Farkındalık Oluşturmak

Allahû Teâlâ Kur’ân-ı Kerim’in birçok yerinde "düşünmez misiniz", "düşünenler için deliller vardır" ifadeleriyle tefekkür etmenin önemini vurgulamaktadır. Ayrıca üzerinde düşünmek için Allahû Teâlâ sayısız deliller yaratmıştır. Gördüğümüz, farkına vardığımız her şey Allahû Teâlâ’nın bir tecellisi ve delilidir. Bu nedenle göklerde, yerde ve bunların aralarında bulunan her şey birer tefekkür vesilesidir.

Yaratılışa inanan insan, kâinattaki varlıkları Allah’ın eserleri olarak düşünür ve görür. İnceleme ve araştırmasını ona göre yapar. Kâinatla ilgili çalışırken, bu eserin sahibi olan Allah’ın bildirdiklerini dikkate alır. Bu konuda Kur’ân ve hadislerin sesine kulak verir.

Yaratılışa ve yaratıcıya inanmayan da, kâinattaki bütün varlıkları tesadüf ve tabiatın eseri olarak görür. Her şeyin başıboş, anlamsız ve gayesiz ortaya çıktığını düşünür. İncelemesini bu fikrinin üzerine inşa eder. Elde ettiği her bilgiyi, bir yaratıcıyı reddeden inkâr felsefesine göre yorumlar.  Hâlbuki insanın tek hücreden yaratılışı, ilk yaratılışından daha basit değildir. Bir hücreden insanı yaratan ilim, irade ve kudret sahibi, dün de onu yoktan var etmiştir. İnsanlar, yaratılış konusunda bu felsefecilerin şahsi yorumlarını dinledikleri kadar, fen bilimlerini, Allah’ı ve peygamberini de dinlemeli ve onları sözlerine kulak vermelidirler.

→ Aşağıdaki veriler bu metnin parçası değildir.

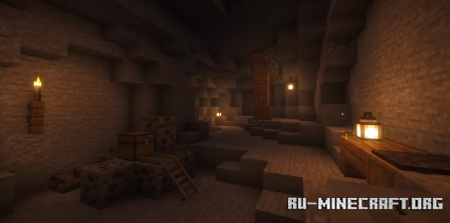 ������� Find the Button - Lost Depths (3 levels) ��� Minecraft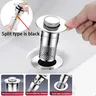 Bouchon de fuite ABS pour lavabo de cuisine – vue 2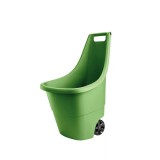 Curver Easy go breeze műanyag kerti talicska 50 l, zöld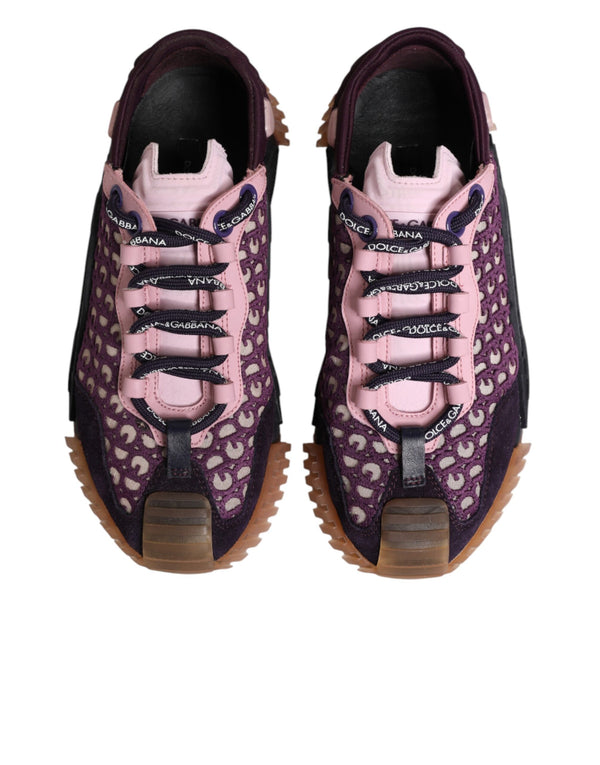 Niedrige NS1 Sneakers mit mehrfarbigem Logo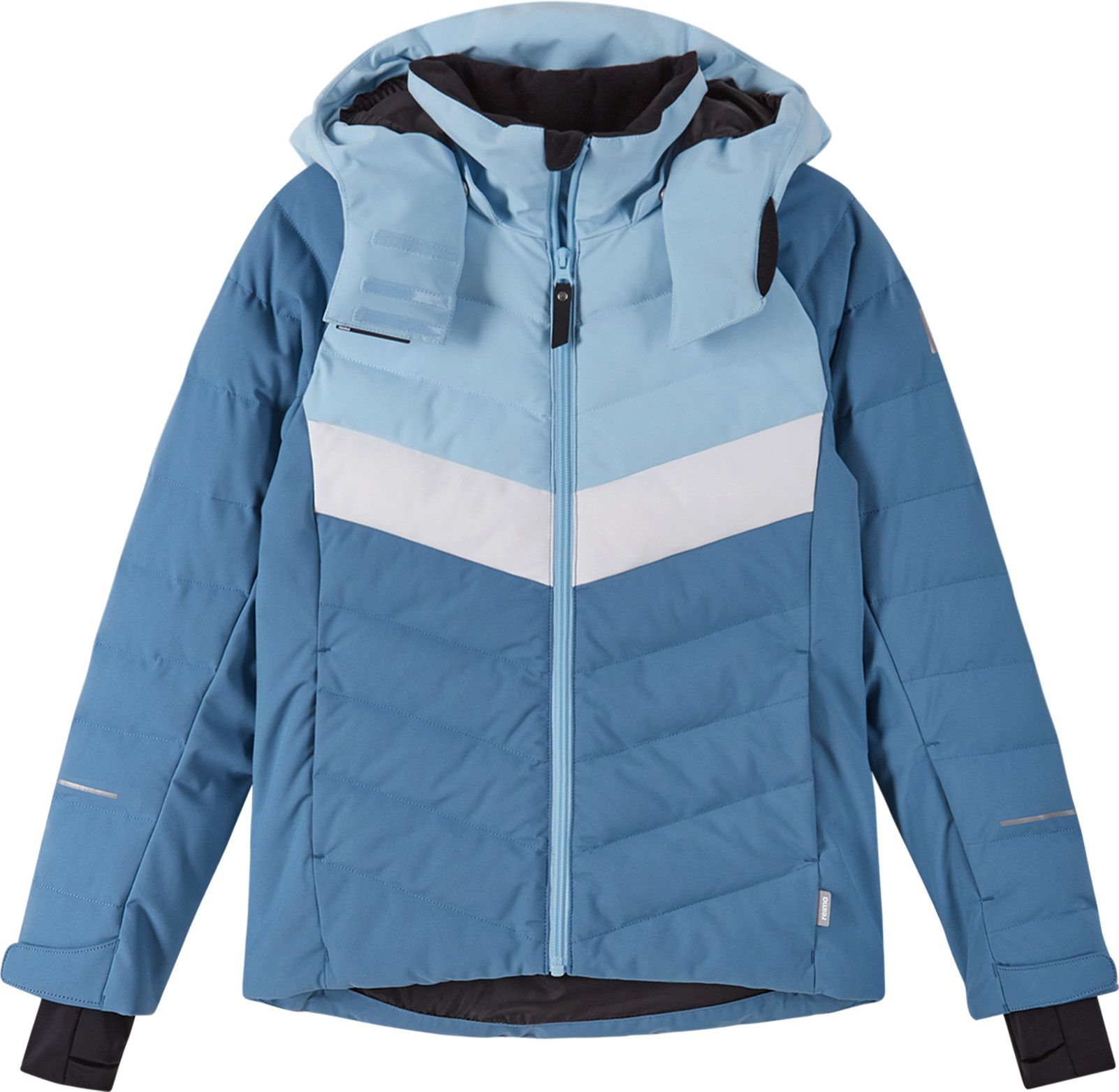 Shoppe Reima Kids' Winter Jacket Luppo Blue Ocean hier Outnorth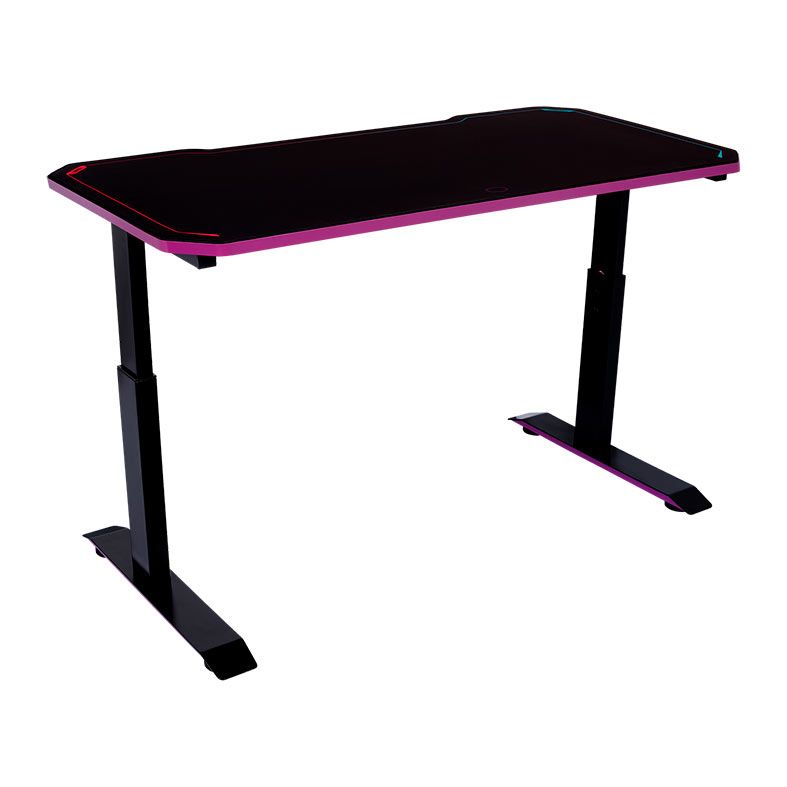 Mesa Gamer Cooler Master GD12, Preto e Roxo, CMI-GD120-PRV1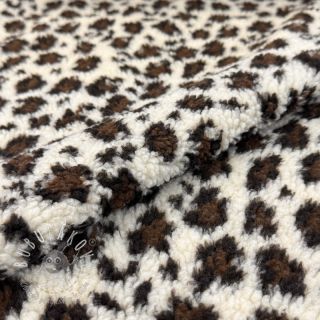 Kabátovina TEDDY Panthera off white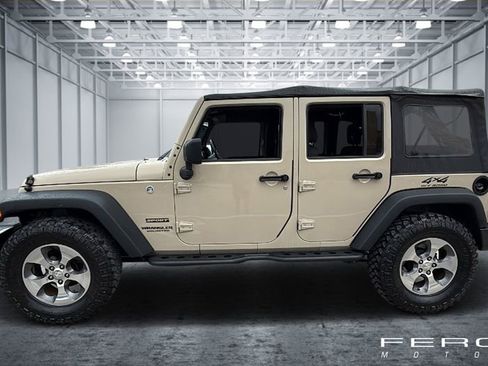 Used 2016 Jeep Wrangler Unlimited Sport w/ Quick Order Package 24S AWD/4WD image 2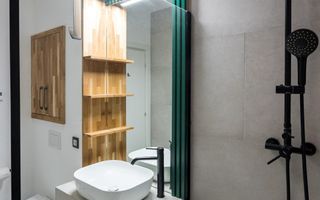 Short-term rent: 3 rooms apartment | Northside Park | Sector 1 - Poză 60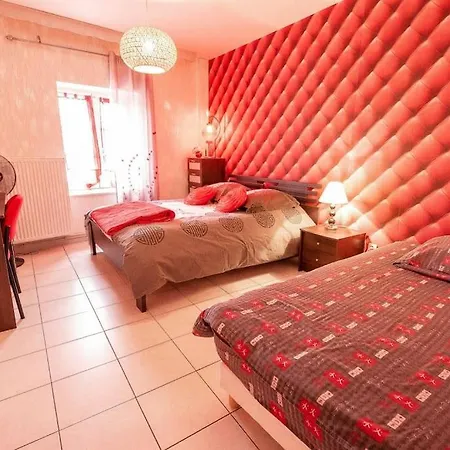 بيت للعطل Maison Chez Mariebel - 20 Pers Avec Piscine Jacuzzi Sauna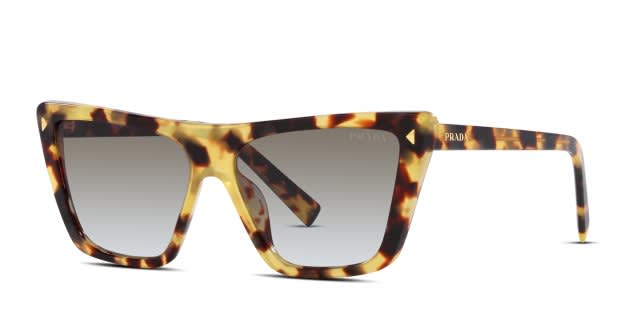 Prada PR21ZS Gray , Tortoise Prescription Sunglasses - 50 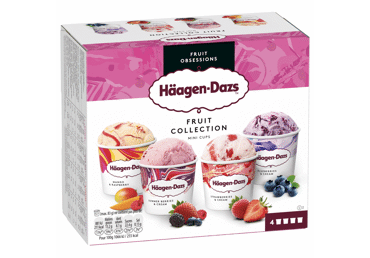 Ledai HAAGEN DAZS FRUIT COLLECTION, 326 g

Tabiat öylesine mükemmel örülmüş ve düzenli çalışmaktadır ki, Allah’ın en büyük mucizesi olarak Kur’ân’da birçok kez dile getirilmiştir. Allah’tan başka hiçbir varlık böylesine istikrarlı bir yapıyı inşa edemez.

Allah’ın varlığını ve birliğini ispat etmek için Allah’ın mucizesi olduğu bildirilen kâinata, onun gayesine ve ilâhî düzenine büyük önem veren Kur’ân, evrenin yaratılmasını ve düzenli işlemesini, bunların da bir tek güçlü yaratıcı tarafından yapıldığını göstermektedir. Ayrıca akıllı bir insan, bunların boşu boşuna yaratılmadığını anlayacaktır.  Bu kâinat, içindeki tüm sebeplilik sûreçleriyle birlikte kendi yaratıcısının temel işareti (âyeti) ve varlığının delilidir. Burada Kur’ân’ın canlandırmak ve vermek istediği şey de kesin, derin ve düşündürücü bakıştır. Kevni âyetlerle Yüce Allah (c.c), insanlara birçok mesajlar vermiş, bu mesajlardan önce ve sonra insanın dikkatini bazı konular üzerinde toplamış ve bu konularla kendi kudretinin eşsizliğini göstermiştir.